Extracted records:
***
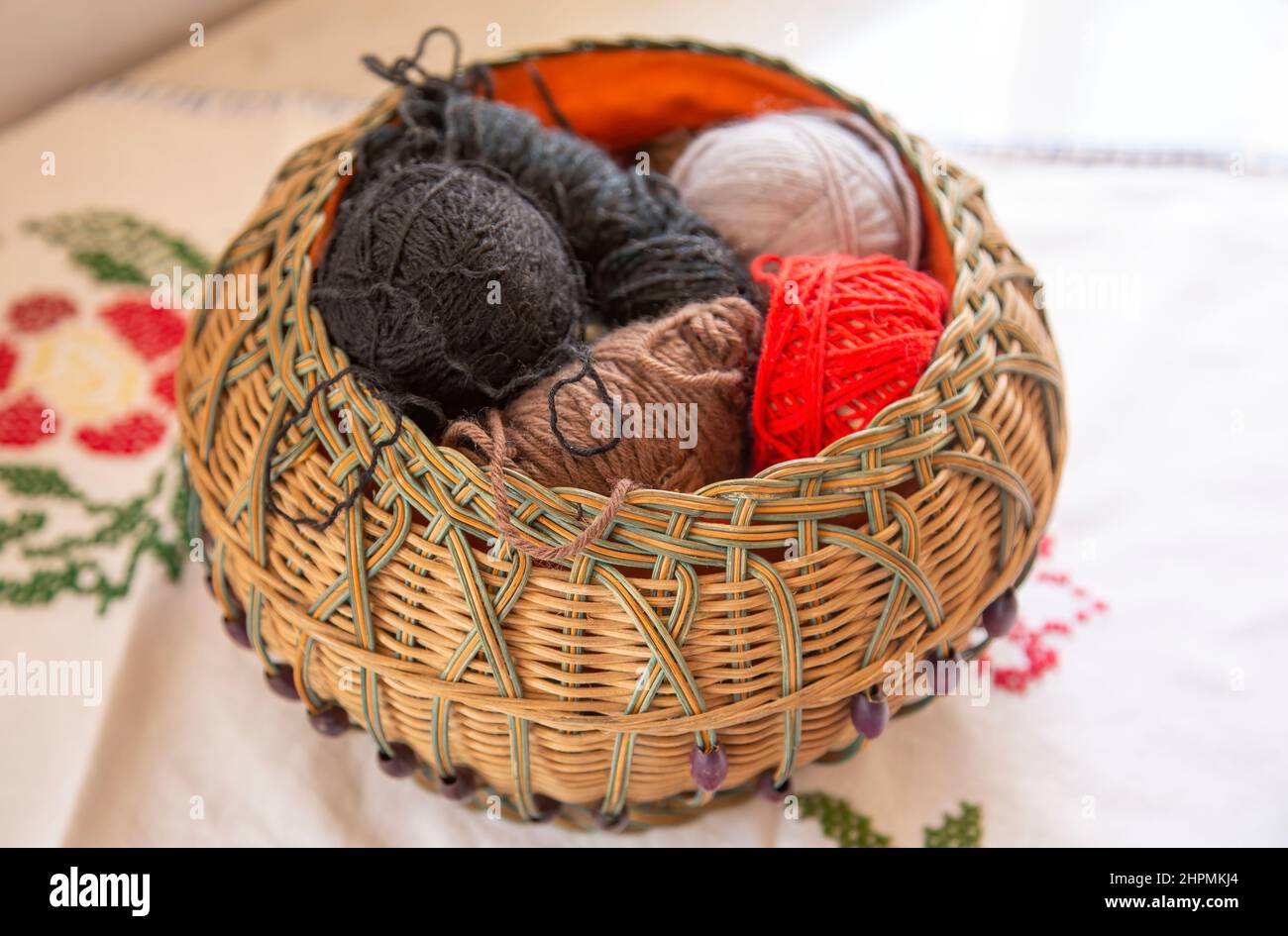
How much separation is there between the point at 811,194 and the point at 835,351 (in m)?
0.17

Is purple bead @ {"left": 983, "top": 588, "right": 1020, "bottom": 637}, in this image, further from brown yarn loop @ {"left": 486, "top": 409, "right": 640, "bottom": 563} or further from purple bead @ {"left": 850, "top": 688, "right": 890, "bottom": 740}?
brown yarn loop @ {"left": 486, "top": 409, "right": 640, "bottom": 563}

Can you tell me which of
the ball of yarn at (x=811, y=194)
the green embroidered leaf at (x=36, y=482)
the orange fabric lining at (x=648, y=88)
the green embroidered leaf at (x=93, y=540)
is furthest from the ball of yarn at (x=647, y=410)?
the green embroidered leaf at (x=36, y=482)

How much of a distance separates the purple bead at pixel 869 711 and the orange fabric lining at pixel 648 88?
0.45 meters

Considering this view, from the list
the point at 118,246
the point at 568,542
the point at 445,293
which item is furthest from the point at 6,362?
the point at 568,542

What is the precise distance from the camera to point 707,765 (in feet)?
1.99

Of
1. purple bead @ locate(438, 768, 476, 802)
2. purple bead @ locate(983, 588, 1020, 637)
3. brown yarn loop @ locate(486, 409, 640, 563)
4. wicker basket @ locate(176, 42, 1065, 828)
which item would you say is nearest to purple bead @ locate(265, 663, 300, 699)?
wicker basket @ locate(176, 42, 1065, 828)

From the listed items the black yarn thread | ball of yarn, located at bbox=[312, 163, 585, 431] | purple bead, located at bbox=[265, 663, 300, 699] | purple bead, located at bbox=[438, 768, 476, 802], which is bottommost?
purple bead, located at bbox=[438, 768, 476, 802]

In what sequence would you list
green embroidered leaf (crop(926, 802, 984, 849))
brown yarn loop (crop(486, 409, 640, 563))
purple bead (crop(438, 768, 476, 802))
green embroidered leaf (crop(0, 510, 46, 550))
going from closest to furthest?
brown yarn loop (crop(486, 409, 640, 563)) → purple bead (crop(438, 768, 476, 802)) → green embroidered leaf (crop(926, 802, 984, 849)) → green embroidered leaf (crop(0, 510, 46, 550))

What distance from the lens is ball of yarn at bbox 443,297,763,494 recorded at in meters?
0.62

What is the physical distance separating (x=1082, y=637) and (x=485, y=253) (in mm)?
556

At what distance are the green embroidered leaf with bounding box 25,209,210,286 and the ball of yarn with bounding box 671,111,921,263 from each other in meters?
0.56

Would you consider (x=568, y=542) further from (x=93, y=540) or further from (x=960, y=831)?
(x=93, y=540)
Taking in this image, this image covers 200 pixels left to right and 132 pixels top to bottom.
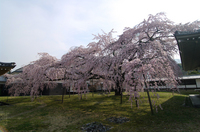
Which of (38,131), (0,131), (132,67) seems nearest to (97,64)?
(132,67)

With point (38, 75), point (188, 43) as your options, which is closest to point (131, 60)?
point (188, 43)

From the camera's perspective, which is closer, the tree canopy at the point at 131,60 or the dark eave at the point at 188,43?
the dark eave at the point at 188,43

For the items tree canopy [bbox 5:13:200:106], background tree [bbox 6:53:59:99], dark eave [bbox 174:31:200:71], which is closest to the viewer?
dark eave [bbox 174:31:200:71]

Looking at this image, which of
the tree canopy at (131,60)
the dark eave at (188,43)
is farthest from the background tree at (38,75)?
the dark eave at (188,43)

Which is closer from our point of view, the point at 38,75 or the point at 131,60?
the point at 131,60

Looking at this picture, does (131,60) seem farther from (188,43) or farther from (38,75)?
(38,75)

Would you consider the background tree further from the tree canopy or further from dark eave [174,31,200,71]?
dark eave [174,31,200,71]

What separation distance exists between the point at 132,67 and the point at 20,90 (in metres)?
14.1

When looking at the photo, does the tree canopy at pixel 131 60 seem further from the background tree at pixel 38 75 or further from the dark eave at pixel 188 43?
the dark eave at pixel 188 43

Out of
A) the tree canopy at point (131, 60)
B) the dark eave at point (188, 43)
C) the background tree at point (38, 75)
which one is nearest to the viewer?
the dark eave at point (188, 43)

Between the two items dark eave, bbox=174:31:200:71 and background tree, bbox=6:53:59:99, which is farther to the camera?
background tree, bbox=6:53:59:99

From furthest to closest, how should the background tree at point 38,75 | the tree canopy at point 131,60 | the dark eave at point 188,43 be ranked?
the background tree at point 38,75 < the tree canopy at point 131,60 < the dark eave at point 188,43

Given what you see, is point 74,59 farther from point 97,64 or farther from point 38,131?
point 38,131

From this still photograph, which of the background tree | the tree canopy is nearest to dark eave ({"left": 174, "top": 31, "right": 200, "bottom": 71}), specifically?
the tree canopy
***
— Task objective —
From start to finish, output the listing exactly, but omit its pictures.

— Answer to the problem —
How much separation is there between the point at 811,194 and the point at 835,351 (in m)?
0.17

Is purple bead @ {"left": 983, "top": 588, "right": 1020, "bottom": 637}, in this image, further from brown yarn loop @ {"left": 486, "top": 409, "right": 640, "bottom": 563} or further from purple bead @ {"left": 850, "top": 688, "right": 890, "bottom": 740}?
brown yarn loop @ {"left": 486, "top": 409, "right": 640, "bottom": 563}

Can you tell me which of
the ball of yarn at (x=811, y=194)
the green embroidered leaf at (x=36, y=482)
the orange fabric lining at (x=648, y=88)
the green embroidered leaf at (x=93, y=540)
is furthest from the ball of yarn at (x=647, y=410)?
the green embroidered leaf at (x=36, y=482)

How much of a distance separates the purple bead at pixel 869 711 and the orange fabric lining at pixel 648 88?
0.45 meters

Considering this view, from the list
the point at 118,246
the point at 568,542
the point at 445,293
which item is furthest from the point at 6,362?
the point at 568,542

What is the precise distance from the camera to point 707,765 (in feet)?
1.99

Of
1. purple bead @ locate(438, 768, 476, 802)
2. purple bead @ locate(983, 588, 1020, 637)
3. brown yarn loop @ locate(486, 409, 640, 563)
4. wicker basket @ locate(176, 42, 1065, 828)
which item would you say is nearest to purple bead @ locate(265, 663, 300, 699)?
wicker basket @ locate(176, 42, 1065, 828)

From the listed items the black yarn thread | ball of yarn, located at bbox=[312, 163, 585, 431] | purple bead, located at bbox=[265, 663, 300, 699] | purple bead, located at bbox=[438, 768, 476, 802], which is bottommost?
purple bead, located at bbox=[438, 768, 476, 802]

In what sequence would you list
green embroidered leaf (crop(926, 802, 984, 849))
brown yarn loop (crop(486, 409, 640, 563))
purple bead (crop(438, 768, 476, 802))
green embroidered leaf (crop(0, 510, 46, 550))
going from closest to furthest?
brown yarn loop (crop(486, 409, 640, 563)) → purple bead (crop(438, 768, 476, 802)) → green embroidered leaf (crop(926, 802, 984, 849)) → green embroidered leaf (crop(0, 510, 46, 550))

What distance from the lens is ball of yarn at bbox 443,297,763,494 recorded at in meters?
0.62

What is the physical distance separating (x=1082, y=637) and (x=485, y=253) (in mm)?
556

At what distance are the green embroidered leaf with bounding box 25,209,210,286 and the ball of yarn with bounding box 671,111,921,263 from each other in meters?
0.56

Would you consider (x=568, y=542) further from (x=93, y=540) or further from (x=960, y=831)?
(x=93, y=540)
Taking in this image, this image covers 200 pixels left to right and 132 pixels top to bottom.
Which of (38,131), (0,131), (132,67) seems nearest to (97,64)?
(132,67)

With point (38, 75), point (188, 43) as your options, which is closest to point (131, 60)?
point (188, 43)

From the camera's perspective, which is closer, the tree canopy at the point at 131,60 or the dark eave at the point at 188,43?
the dark eave at the point at 188,43

For the items tree canopy [bbox 5:13:200:106], background tree [bbox 6:53:59:99], dark eave [bbox 174:31:200:71], which is closest to the viewer?
dark eave [bbox 174:31:200:71]

Looking at this image, which of
the tree canopy at (131,60)
the dark eave at (188,43)
is farthest from the background tree at (38,75)?
the dark eave at (188,43)

Which is closer from our point of view, the point at 38,75 or the point at 131,60?
the point at 131,60

Looking at this picture, does (131,60) seem farther from (188,43) or farther from (38,75)?
(38,75)

Would you consider the background tree further from the tree canopy or further from dark eave [174,31,200,71]?
dark eave [174,31,200,71]

What separation distance exists between the point at 132,67 and the point at 20,90 (in metres)?
14.1

When looking at the photo, does the tree canopy at pixel 131 60 seem further from the background tree at pixel 38 75 or further from the dark eave at pixel 188 43?
the dark eave at pixel 188 43

Out of
A) the tree canopy at point (131, 60)
B) the dark eave at point (188, 43)
C) the background tree at point (38, 75)
which one is nearest to the viewer?
the dark eave at point (188, 43)

Between the two items dark eave, bbox=174:31:200:71 and background tree, bbox=6:53:59:99, which is farther to the camera?
background tree, bbox=6:53:59:99

From furthest to closest, how should the background tree at point 38,75 | the tree canopy at point 131,60 | the dark eave at point 188,43 be ranked?
the background tree at point 38,75 < the tree canopy at point 131,60 < the dark eave at point 188,43

Given what you see, is point 74,59 farther from point 97,64 or farther from point 38,131?
point 38,131

From this still photograph, which of the background tree | the tree canopy is nearest to dark eave ({"left": 174, "top": 31, "right": 200, "bottom": 71}), specifically?
the tree canopy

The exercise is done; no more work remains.